I have been training a Siamese variant of a ResNet-50 inside a docker container, using CUDA 8 and CUDNN 5, from pre-trained imagenet weights, with the following command:
This has been working up until today, when I rebuilt my docker image. Docker clones the latest version of Caffe from the official Github page and builds it when building the image. Since rebuilding the docker image, running the above command gives the following error durring Caffe's initialization (with some lines of the preceding output for context).
layer {
name: "res4c_branch2a_relu"
type: "ReLU"
bottom: "res4c_branch2a"
top: "res4c_branch2a"
}
layer {
name: "res4c_branch2b"
I0818 05:53:52.053457 48 layer_factory.hpp:77] Creating layer Data
Traceback (most recent call last):
File "/srv/same_car_classifier/caffe_layers/SiameseDataLayer.py", line 1, in
import caffe
File "/opt/caffe/python/caffe/init.py", line 1, in
from .pycaffe import Net, SGDSolver, NesterovSolver, AdaGradSolver, RMSPropSolver, AdaDeltaSolver, AdamSolver, NCCL, Timer
File "/opt/caffe/python/caffe/pycaffe.py", line 15, in
import caffe.io
File "/opt/caffe/python/caffe/io.py", line 8, in
from caffe.proto import caffe_pb2
File "/opt/caffe/python/caffe/proto/caffe_pb2.py", line 11, in
from google.protobuf import descriptor_pb2
File "/usr/local/lib/python2.7/dist-packages/google/protobuf/descriptor_pb2.py", line 256, in
options=None),
File "/usr/local/lib/python2.7/dist-packages/google/protobuf/descriptor.py", line 501, in new
return _message.default_pool.FindFieldByName(full_name)

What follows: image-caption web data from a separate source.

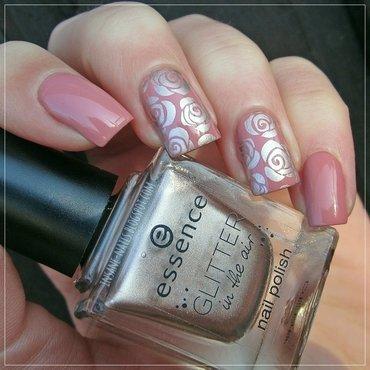 Vintage roses nail art by Sanela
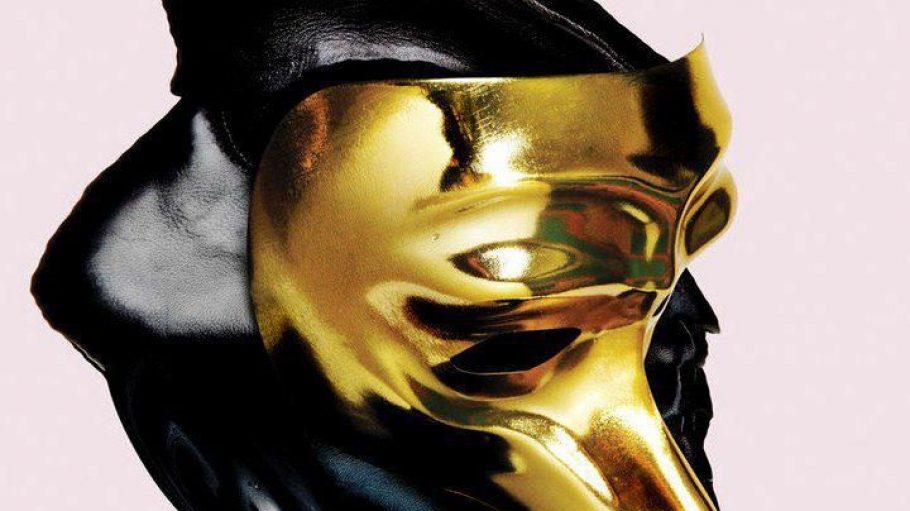 Markenzeichen von Musiker Claptone ist die goldene Vogelmaske.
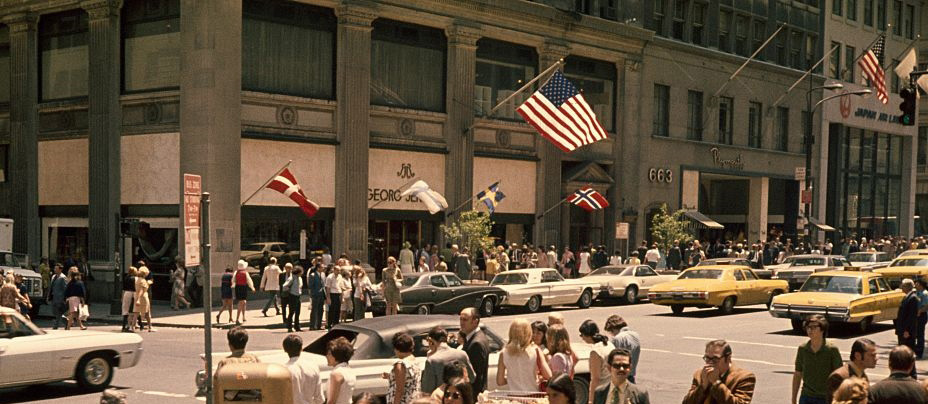 view-of-5th-avenue-in-new-york-city-in-july-1970-picture-id537571797_sm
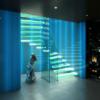 Escada de vidro: 30 modelos incríveis para inspirar o seu projeto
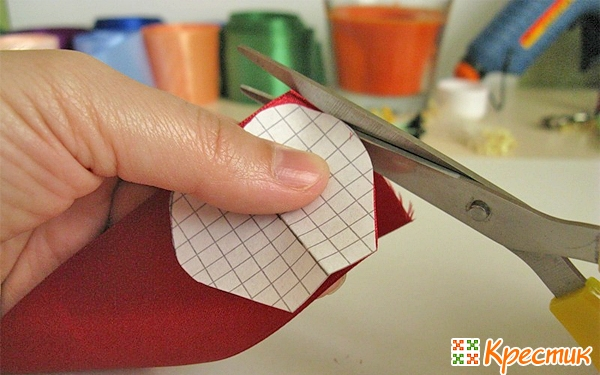 Вырезаем лепестки из ленты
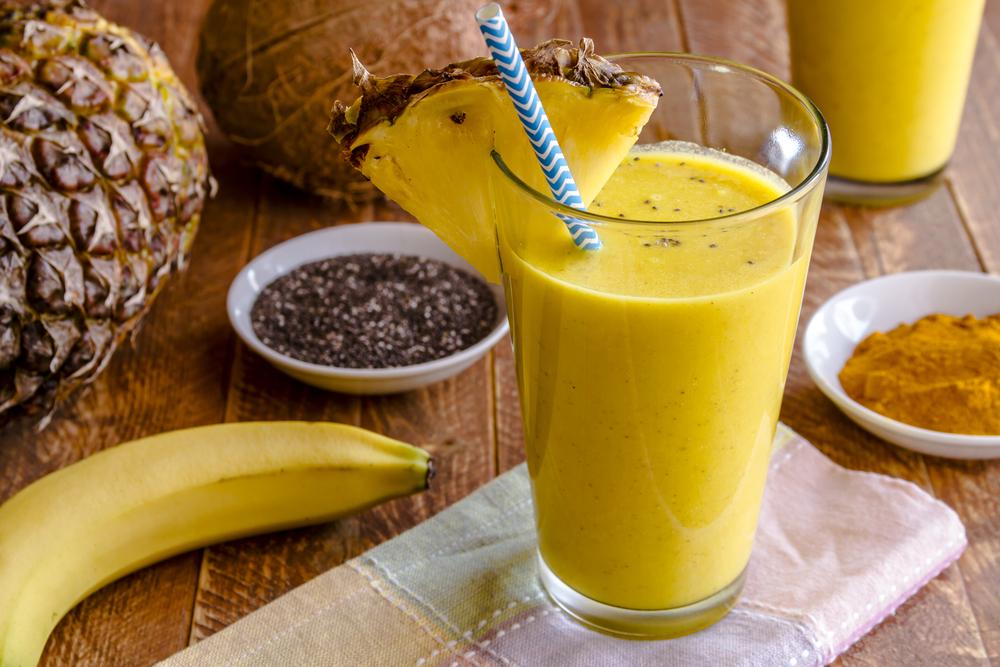 Витаминный смузи из ананаса с орехами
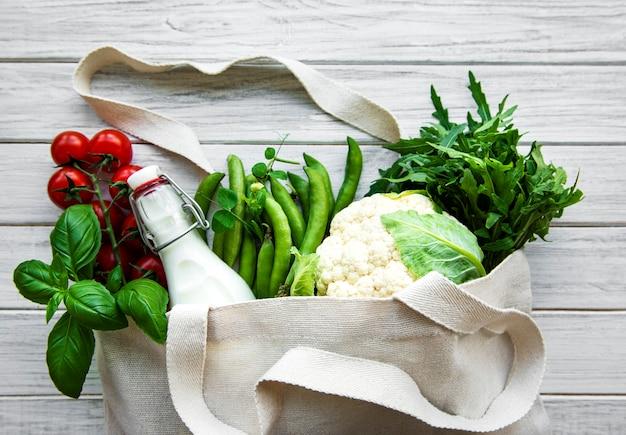 Legumes frescos em saco de algodão ecológico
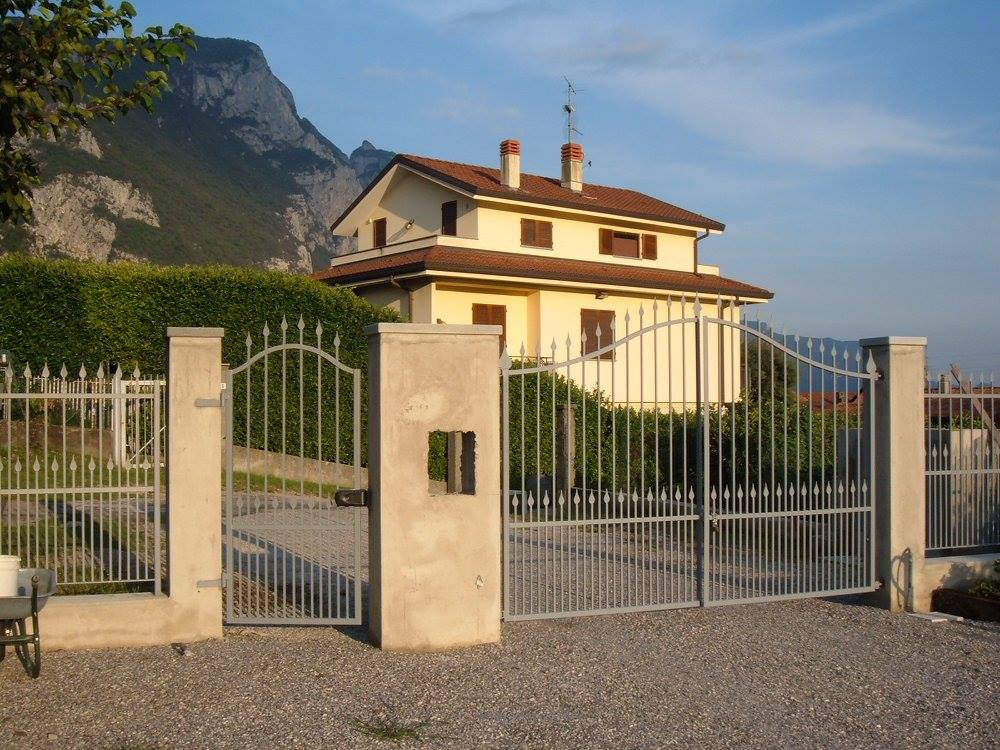 Metal gate in Lecco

KeyError: 'Unknown descriptor pool'
No changes were made to the data layer between when it worked and now, nor to any of the solver.prototxt or net-definition prototxt files. Just to be sure, I rolled back my code (including the Dockerfile) to a revision from a time when this was definitely working, and rebuilt the Docker image; the same bug still occurs.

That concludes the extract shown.